Trudeau defends himself against internal and external criticism, but announces no new housing measures
Prime Minister Justin Trudeau defended himself Wednesday against external and internal criticism of his approach to Canada’s housing crunch after wrapping a three-day cabinet retreat without any new housing policy to announce.
“I think Canadians are really worried and looking at blaming anyone they can for it, and that’s totally natural and totally right,” Trudeau said during the final day of a cabinet retreat on Prince Edward Island.
“The question Canadians are also asking is, are we going to be able to fix it? Are we going to be able to get through this as a country? My answer is, absolutely.”
Trudeau acknowledged grumbling coming from inside his caucus from MPs unhappy with the party’s positions on certain issues. According to recent media reports, some Liberal MPs worry that voters have grown tired of Trudeau and believe their government is out of touch with Canadians’ concerns about the cost of living.
“Yeah, people are facing tough times, and yes, everyone is finding it difficult right now. And as leaders, MPs, parliamentarians of all types, part of our job is to be there to take it, to support it as Canadians are worried and anxious, and put out those solutions,” said Trudeau.
“So yeah, it’s not an easy time to be a politician.”
Those backbench concerns are also reflected in recent polling, which has had Trudeau’s Liberals trailing the Conservatives throughout the summer.
Reversing those fortunes was one of the main goals of the three-day cabinet retreat in Charlottetown, which comes to an end Wednesday. Housing was the main focus of the retreat — an issue on which critics and some MPs say the Liberals’ aren’t resonating with voters.
While Trudeau said his government will “need to ensure more housing is built,” he and his cabinet are leaving the Island without committing to any new initiatives.
Trudeau contrasts style against Poilievre’s
Conservative Leader Pierre Poilievre has been quick to seize on the opening presented by voters’ economic anxieties. He spent the summer arguing Canadians should blame Trudeau for things like the state of the housing market and the high cost of food.

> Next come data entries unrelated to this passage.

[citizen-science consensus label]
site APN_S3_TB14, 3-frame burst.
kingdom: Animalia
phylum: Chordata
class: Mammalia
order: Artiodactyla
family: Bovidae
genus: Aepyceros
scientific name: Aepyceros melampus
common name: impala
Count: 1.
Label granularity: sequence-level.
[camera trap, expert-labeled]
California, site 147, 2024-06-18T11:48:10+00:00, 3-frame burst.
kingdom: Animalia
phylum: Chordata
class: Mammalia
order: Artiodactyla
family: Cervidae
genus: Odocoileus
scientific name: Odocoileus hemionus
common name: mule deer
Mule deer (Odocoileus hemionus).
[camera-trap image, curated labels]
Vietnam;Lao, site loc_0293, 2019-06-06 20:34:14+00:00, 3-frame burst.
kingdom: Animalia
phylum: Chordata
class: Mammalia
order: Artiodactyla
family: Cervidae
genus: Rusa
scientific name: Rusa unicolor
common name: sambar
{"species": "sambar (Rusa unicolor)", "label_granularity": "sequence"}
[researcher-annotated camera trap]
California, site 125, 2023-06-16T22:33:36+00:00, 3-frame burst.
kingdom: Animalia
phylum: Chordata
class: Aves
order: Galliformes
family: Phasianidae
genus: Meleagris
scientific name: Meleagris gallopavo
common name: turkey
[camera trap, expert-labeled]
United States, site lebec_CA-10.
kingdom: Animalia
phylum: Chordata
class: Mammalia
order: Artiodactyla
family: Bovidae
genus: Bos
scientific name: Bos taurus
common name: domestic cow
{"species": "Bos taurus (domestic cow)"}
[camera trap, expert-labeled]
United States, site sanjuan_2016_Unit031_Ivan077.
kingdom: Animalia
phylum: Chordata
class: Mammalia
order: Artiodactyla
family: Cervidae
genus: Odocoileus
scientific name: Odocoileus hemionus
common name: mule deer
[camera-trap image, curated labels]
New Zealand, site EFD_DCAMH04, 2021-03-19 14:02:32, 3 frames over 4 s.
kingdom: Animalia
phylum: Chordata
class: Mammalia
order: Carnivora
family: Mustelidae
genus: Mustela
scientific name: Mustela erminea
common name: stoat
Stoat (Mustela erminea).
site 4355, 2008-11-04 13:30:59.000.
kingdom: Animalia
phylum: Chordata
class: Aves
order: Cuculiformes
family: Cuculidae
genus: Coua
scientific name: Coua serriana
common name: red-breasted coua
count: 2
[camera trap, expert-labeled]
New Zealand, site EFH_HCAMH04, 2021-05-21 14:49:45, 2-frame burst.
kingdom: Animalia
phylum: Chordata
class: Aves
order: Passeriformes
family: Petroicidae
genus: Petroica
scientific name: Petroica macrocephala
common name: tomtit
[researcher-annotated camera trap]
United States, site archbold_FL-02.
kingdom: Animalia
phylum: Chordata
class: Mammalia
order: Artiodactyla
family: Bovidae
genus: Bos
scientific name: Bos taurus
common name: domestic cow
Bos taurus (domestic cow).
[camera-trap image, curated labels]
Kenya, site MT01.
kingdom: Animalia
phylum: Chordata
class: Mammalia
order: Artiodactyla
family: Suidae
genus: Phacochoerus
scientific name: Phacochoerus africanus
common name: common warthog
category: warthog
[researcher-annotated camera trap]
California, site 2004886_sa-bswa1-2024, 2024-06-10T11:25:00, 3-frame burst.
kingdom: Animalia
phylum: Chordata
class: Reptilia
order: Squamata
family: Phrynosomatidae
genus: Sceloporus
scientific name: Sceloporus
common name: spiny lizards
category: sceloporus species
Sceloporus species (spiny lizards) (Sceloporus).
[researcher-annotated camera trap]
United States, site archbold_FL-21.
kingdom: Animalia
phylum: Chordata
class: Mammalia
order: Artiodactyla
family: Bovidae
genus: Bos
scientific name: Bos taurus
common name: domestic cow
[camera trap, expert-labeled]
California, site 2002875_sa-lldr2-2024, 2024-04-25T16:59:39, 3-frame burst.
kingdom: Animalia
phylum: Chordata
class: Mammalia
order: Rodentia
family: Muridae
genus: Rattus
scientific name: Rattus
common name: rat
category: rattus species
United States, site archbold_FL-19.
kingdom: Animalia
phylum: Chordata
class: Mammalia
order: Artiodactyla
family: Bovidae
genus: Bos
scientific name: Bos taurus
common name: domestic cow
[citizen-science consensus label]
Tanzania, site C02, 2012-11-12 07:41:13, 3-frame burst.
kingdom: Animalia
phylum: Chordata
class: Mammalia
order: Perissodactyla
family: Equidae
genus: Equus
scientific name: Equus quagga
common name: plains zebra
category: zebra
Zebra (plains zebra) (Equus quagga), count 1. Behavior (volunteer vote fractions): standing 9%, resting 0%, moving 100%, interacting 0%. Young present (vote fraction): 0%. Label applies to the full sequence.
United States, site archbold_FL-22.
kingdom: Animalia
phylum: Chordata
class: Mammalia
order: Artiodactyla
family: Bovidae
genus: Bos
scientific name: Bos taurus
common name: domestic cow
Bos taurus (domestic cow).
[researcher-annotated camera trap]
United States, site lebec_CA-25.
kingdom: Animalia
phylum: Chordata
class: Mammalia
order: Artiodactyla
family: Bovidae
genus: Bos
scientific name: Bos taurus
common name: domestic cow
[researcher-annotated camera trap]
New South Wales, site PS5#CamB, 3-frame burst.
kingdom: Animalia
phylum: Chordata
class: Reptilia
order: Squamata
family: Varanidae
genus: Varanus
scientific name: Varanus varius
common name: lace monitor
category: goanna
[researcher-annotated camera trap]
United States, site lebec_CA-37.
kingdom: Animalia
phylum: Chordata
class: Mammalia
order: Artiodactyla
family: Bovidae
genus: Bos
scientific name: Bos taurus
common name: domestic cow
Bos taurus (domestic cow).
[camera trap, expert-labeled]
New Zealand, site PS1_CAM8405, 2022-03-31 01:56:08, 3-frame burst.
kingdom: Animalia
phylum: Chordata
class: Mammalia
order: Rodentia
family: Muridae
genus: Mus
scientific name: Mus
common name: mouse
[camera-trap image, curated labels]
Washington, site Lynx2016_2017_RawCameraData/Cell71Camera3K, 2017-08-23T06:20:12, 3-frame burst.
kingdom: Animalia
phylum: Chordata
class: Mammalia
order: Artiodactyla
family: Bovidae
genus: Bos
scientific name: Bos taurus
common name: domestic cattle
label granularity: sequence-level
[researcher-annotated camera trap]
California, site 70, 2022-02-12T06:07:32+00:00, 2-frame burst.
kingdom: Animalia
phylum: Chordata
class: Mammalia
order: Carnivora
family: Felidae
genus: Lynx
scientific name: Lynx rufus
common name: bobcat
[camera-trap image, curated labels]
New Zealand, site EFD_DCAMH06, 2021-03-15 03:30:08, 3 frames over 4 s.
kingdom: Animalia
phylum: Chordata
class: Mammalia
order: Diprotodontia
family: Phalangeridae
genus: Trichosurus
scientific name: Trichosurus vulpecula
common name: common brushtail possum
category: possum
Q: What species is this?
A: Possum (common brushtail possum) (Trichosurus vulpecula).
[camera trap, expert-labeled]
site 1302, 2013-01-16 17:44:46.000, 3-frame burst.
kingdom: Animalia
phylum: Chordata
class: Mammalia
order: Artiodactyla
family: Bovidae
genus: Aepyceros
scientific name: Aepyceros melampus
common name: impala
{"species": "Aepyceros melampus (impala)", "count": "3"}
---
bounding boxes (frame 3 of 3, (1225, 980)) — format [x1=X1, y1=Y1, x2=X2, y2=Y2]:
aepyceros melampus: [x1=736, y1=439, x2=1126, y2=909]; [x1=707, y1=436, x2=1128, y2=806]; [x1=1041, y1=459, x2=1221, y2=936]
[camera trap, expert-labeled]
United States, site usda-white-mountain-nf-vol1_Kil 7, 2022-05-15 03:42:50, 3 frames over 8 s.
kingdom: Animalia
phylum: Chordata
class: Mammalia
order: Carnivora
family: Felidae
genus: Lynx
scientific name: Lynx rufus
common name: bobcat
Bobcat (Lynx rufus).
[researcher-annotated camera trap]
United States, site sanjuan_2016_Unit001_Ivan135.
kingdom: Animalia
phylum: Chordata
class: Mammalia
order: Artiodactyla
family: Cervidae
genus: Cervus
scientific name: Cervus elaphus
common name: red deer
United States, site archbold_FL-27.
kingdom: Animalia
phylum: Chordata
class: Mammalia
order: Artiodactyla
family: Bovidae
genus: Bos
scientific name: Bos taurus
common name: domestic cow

Trudeau used his closing news conference Wednesday to try to contrast his leadership with Poilievre’s approach and accused the Conservative leader of whipping up anger.
“The question … as politicians remains, what do we do when people are upset? How do we respond when people are fearful for their future, worried about their kid’s prosperity? Worried about their ability to pay their rent or buy groceries? What does leadership mean when people are hurting?” he said.
“Canadians are struggling, Canadians are worried, and they’re seeing two different approaches to leadership right now, one that mirrors back that frustration and amplifies it or one that recognizes that, yeah, times are really tough for a whole lot of people right now. But we’re going to keep rolling up our sleeves and bringing forward the best possible solutions because Canadians can get through this.”
Poilievre later shot back during a news conference in Ottawa, accusing Trudeau of missing the bigger picture.
“Justin Trudeau is worried that people are angry. You know what I worry about? I worry about the nurse living in her van after eight years of Trudeau,” he said.
“People aren’t angry, they are hurting and they are desperate for someone who gives them hope. And for so many millions of people, I am humbled by the fact that I am that person. I am the only one giving them hope that things can get better.”
Poilievre urged the prime minister to recall Parliament early to tackle housing concerns. The House of Commons is scheduled to resume on Sept. 18.